Work task: Exactly how many lines in the data below contain the string "viscosities"? Give that number and nothing else.

Collected data entries

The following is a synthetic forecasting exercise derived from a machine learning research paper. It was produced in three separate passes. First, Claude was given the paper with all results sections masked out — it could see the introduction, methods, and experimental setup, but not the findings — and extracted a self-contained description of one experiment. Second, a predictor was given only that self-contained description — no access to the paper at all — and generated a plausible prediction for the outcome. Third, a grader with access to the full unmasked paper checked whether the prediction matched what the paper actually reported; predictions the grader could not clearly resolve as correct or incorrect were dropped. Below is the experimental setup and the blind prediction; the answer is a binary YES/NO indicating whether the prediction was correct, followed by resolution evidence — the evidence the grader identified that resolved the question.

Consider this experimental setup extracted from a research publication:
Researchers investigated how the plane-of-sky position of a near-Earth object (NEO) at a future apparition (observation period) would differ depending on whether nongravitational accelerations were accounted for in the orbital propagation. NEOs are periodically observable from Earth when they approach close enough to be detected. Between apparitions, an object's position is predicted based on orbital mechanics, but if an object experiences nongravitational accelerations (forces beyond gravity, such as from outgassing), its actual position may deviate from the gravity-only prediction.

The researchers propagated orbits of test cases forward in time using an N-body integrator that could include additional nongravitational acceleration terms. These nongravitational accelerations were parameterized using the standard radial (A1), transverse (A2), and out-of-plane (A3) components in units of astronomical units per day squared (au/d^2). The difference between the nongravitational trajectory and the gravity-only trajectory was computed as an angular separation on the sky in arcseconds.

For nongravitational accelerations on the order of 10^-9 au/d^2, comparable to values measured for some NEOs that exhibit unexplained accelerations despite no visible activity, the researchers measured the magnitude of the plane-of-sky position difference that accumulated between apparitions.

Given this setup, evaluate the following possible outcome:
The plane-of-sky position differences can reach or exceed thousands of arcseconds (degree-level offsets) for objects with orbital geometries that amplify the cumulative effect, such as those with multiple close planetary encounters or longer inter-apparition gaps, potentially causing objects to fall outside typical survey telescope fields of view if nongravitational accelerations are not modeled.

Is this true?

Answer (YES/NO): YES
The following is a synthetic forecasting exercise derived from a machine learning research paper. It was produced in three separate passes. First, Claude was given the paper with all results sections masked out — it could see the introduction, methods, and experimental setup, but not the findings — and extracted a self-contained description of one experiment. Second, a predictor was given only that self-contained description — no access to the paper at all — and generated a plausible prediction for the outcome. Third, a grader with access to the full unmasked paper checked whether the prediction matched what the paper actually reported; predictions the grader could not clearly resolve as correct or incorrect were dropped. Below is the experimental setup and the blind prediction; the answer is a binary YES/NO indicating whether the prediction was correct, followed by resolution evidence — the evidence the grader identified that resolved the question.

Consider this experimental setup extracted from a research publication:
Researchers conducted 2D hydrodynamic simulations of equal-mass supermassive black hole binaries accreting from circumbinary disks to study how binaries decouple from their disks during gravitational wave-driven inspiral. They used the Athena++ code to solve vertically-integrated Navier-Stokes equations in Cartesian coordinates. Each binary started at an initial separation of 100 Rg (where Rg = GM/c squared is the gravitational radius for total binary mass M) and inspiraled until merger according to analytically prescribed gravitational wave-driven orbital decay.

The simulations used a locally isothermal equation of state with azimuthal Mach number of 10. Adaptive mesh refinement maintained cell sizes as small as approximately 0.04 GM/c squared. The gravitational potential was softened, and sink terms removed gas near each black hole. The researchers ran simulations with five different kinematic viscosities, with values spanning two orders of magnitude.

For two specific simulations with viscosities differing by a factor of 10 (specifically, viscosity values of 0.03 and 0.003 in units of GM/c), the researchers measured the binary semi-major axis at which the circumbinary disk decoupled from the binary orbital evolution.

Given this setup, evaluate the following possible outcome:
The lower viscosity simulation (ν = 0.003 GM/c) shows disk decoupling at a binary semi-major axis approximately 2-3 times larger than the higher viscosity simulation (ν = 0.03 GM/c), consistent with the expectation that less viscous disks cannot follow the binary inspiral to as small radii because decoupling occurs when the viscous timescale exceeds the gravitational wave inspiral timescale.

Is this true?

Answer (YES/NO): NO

Response area: 2